Article
· Jul 9, 2023 3m read

Using iknowpy to do analytics on logs from iris-fhir-generative-ai

As said in the previous article about the iris-fhir-generative-ai experiment, the project logs all events for analysis. Here we are going to discuss two types of analysis covered by analytics embedded in the project:

  • Users prompts
  • Execution errors

In order to extract useful data to apply analytics, we used the iknowpy library - an opensource library for Natural Language Processing based in the iKnow for IRIS Data Platform. It makes possible identifies entities (phrases) and their semantic context in natural language text in several languages.

Here it's used to extract concepts from data of each log. Check the method SaveConcepts() in the class LogConceptTable for more details.

So, we create a IRIS BI Cube for counting concepts and relate them with other dimensions, like log types and descriptions, for instance.

After you got some prompts answered, you are ready to build the cube. You can do this by accessing the cube manager and hit the Build button, or do it programatically:

ZN "USER"
Do ##class(%DeepSee.Utils).%BuildCube("LogAnalyticsCube")

With this cube, we create a dashboard which people can get insights about how the prompts are going in terms of what users are asking and if those prompts are beeing executed or not.

Fig.1 - Log Analytics Dashboard

Fig.1 - Log Analytics Dashboard

Users prompts analysis

The image below shows the result of the users prompts analysis after running the methods DoAccuracyTests and DoAccuracyExtendedSetTests() of the class fhirgenerativeai.Tests(). It uses a treemap to show the most prevelent concepts.

Fig.2 - Detail of users prompts

Fig.2 - Detail of users prompts

As you can see, the most prevelent concepts are meaningless concepts like prompt, code, dataset etc.

Let's exclude these concepts from the analysis:

Fig.3 - Exclusion of meaningless concepts

Fig.3 - Exclusion of meaningless concepts

Then, get the top 10 concepts:

Fig.4 - Top 10 concepts for users prompts

Fig.4 - Top 10 concepts for users prompts

Now, we can see that users are asking questions rearging patients, and conditions like viral sinusitis and diabetes, for instance.
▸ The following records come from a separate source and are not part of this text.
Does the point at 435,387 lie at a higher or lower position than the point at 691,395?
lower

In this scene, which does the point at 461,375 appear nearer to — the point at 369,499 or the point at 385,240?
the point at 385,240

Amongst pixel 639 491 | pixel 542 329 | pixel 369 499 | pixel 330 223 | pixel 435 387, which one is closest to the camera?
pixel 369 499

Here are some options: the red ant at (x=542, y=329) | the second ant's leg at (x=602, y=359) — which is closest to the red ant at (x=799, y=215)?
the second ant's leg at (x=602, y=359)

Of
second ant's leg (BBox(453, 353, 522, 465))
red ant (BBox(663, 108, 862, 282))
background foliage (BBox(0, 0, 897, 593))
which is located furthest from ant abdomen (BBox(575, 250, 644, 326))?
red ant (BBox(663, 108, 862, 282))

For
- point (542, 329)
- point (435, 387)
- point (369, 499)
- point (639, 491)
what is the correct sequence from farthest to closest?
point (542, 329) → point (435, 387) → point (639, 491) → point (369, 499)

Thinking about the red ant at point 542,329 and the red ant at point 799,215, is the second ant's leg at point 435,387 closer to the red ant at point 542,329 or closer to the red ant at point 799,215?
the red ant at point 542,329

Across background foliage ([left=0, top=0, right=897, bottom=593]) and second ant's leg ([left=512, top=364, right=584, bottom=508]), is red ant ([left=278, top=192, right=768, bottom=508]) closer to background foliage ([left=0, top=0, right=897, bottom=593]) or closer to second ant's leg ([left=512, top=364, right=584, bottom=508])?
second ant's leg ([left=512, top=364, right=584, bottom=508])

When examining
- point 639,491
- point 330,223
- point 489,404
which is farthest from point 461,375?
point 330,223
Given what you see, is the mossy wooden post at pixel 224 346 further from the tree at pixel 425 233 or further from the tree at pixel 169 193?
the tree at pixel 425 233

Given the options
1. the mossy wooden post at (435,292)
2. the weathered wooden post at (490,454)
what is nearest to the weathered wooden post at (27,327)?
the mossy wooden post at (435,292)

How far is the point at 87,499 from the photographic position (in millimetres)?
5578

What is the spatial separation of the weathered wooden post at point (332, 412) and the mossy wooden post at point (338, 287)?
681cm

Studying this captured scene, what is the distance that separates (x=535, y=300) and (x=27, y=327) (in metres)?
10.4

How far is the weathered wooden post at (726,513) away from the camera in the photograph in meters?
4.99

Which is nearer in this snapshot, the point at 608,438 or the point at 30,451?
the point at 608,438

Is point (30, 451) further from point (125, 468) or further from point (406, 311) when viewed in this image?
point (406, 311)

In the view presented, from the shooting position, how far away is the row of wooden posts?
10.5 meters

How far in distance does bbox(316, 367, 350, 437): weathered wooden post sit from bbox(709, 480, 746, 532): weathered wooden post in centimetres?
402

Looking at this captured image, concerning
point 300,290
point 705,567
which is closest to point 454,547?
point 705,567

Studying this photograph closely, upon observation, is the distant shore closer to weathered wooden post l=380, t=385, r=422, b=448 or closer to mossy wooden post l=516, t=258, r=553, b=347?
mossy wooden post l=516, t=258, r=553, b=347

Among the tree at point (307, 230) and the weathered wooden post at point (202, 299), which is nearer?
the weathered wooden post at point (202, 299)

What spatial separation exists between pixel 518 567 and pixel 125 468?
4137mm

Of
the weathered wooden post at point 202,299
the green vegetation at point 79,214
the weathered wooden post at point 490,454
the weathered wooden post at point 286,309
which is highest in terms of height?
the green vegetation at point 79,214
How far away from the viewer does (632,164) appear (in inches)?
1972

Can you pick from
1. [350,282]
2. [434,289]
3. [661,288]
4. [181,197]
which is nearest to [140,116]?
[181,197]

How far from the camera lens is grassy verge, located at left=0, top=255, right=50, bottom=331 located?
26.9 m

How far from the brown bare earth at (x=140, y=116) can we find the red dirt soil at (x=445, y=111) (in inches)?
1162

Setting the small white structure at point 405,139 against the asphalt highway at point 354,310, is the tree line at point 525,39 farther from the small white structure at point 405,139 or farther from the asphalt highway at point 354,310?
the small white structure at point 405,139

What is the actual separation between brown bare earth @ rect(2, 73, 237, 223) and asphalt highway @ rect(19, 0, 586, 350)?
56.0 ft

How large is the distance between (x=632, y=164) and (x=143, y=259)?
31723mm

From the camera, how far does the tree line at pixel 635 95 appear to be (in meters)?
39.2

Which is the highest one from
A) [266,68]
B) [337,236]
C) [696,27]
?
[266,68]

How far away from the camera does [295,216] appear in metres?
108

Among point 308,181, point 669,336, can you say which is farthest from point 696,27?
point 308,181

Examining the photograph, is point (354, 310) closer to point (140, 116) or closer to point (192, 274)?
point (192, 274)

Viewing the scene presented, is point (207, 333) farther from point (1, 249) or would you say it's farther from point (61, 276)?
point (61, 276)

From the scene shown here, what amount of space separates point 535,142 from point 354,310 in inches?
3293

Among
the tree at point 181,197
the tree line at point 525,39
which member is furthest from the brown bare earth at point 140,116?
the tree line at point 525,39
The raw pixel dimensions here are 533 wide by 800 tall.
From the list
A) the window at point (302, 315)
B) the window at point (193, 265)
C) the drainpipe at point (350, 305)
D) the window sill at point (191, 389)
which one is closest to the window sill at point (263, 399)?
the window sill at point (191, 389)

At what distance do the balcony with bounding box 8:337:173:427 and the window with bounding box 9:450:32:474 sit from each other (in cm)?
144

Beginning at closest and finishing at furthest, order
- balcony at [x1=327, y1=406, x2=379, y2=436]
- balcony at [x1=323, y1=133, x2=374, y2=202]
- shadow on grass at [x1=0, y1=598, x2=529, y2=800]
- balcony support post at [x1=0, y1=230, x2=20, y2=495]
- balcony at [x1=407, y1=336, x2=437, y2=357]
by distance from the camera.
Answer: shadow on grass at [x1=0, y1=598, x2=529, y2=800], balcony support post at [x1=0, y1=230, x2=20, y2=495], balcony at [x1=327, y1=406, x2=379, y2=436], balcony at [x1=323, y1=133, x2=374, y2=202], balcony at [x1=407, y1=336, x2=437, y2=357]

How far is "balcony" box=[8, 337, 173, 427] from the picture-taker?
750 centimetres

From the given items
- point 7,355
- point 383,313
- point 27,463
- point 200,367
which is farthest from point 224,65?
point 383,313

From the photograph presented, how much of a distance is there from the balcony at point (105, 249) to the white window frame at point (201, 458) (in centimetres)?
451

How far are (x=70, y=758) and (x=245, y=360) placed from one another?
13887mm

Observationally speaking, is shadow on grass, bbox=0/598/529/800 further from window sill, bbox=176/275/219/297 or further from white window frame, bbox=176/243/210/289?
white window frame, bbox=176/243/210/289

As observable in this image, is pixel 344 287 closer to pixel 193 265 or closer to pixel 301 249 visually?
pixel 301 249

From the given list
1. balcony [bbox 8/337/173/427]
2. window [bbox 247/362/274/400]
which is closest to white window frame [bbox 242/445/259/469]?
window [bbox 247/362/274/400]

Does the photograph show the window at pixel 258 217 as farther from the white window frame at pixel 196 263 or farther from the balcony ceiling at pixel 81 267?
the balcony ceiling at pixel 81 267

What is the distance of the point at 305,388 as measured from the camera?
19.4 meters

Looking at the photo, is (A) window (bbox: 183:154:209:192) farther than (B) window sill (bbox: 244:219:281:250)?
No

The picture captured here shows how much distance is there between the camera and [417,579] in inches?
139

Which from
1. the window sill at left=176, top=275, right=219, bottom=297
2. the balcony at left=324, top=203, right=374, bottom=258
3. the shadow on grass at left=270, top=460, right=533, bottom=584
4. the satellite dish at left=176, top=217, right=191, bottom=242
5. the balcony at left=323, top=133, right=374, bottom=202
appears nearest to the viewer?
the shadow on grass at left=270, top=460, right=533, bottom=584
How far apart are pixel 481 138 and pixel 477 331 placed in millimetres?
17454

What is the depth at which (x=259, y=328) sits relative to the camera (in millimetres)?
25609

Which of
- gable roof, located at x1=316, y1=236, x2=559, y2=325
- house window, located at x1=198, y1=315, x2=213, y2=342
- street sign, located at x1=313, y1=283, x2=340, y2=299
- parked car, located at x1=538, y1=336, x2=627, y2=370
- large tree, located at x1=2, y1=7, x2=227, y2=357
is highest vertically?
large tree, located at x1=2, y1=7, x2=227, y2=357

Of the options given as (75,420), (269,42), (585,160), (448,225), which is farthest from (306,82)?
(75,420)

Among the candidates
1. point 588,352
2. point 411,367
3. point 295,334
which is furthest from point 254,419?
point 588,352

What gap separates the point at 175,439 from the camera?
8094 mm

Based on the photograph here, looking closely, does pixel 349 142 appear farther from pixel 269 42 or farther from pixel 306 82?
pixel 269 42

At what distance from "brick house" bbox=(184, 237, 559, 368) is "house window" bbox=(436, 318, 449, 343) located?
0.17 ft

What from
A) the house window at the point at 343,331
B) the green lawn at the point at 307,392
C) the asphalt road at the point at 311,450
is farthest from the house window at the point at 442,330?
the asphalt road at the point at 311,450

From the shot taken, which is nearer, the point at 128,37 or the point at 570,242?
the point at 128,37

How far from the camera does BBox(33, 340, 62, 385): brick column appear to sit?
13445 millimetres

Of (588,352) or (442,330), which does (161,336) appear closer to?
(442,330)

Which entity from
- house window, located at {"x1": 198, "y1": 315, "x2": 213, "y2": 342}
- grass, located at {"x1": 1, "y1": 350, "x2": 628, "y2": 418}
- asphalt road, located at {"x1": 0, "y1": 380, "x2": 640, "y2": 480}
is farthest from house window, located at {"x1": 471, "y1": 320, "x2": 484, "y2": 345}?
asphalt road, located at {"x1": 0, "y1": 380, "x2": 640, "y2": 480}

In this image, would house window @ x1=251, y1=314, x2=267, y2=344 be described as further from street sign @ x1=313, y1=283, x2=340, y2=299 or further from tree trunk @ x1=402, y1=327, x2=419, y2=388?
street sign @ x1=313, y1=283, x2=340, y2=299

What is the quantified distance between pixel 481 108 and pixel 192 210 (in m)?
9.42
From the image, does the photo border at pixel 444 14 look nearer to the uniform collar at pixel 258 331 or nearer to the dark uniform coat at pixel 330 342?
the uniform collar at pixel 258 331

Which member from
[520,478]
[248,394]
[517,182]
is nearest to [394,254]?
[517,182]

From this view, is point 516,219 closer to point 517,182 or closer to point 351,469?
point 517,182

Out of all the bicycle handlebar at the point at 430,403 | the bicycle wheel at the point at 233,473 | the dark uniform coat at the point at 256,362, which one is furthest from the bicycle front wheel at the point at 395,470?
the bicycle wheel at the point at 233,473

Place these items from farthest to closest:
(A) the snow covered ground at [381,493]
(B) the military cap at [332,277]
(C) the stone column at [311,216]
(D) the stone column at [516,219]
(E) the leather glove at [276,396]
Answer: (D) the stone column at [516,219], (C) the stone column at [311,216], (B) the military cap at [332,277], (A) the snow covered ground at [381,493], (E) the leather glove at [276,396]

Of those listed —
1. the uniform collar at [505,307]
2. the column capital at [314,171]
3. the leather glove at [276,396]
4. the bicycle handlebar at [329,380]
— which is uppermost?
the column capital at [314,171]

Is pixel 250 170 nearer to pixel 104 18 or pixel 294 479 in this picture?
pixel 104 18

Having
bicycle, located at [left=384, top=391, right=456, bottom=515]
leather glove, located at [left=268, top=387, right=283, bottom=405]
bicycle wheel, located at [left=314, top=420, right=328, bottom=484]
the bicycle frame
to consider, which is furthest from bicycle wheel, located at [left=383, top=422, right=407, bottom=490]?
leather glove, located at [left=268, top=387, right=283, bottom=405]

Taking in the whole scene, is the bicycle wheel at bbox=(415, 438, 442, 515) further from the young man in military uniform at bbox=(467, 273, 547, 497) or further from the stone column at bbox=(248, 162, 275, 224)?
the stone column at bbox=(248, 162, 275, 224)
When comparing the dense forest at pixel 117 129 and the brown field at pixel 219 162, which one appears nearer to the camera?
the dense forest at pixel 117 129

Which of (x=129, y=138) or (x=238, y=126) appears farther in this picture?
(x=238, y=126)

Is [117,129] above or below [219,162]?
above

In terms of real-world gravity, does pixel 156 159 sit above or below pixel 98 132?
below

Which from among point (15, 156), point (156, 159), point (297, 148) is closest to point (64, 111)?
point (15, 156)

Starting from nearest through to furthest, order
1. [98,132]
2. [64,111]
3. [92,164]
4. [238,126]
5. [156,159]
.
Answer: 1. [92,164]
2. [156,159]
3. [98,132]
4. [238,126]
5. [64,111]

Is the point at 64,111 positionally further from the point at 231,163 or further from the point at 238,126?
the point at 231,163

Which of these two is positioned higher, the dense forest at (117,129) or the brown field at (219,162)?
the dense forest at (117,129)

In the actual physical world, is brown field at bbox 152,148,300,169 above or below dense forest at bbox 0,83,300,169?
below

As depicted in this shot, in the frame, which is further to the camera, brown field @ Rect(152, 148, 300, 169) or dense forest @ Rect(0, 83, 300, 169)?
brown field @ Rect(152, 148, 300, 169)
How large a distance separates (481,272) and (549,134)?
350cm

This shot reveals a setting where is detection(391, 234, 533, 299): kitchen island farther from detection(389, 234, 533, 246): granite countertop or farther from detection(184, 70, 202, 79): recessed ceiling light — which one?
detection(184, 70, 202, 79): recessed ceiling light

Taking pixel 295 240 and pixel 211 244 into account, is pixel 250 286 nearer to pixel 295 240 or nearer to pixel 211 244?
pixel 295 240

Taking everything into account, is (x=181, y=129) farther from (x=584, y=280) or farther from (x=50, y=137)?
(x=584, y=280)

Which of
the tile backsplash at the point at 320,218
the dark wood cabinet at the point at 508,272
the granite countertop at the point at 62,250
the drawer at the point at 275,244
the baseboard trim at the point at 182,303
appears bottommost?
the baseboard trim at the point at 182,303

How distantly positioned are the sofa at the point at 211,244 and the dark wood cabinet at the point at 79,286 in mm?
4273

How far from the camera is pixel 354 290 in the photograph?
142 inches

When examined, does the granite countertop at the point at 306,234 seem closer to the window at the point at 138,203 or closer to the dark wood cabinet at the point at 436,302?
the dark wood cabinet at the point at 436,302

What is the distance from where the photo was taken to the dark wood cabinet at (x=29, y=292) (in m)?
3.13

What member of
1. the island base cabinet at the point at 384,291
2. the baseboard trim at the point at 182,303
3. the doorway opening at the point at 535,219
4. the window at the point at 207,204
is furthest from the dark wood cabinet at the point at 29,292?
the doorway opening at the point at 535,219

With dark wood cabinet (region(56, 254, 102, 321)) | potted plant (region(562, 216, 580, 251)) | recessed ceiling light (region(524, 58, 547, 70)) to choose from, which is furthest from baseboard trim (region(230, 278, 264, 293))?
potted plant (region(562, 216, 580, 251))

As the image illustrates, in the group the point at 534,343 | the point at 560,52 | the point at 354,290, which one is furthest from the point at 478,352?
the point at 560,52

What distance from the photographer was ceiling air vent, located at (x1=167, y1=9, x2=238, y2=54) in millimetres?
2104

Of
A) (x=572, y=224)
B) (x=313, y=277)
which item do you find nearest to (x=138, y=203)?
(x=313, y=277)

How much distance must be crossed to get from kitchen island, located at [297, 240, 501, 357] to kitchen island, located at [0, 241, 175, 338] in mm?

This could lead system administrators to get insights about what users are expecting and proceed to attend such needs.

Execution errors analysis

For the execution errors analysis, we have the same visualization as the users prompts. But now, displaying concepts related to execution errors.

Fig.5 - Details of execution errors

Fig.5 - Details of execution errors

And like for the users prompts analysis, we exclude meaningless concepts and got just the top 10 concepts:

Fig.6 - Top 10 concepts for execution errors

Fig.6 - Top 10 concepts for execution errors

Now we can note, for instance, that concepts like "bad request" and 400 (the HTTP code for bad request error) are relevant. This means that the AI model are generating code that tends to setting invalid FHIR requests.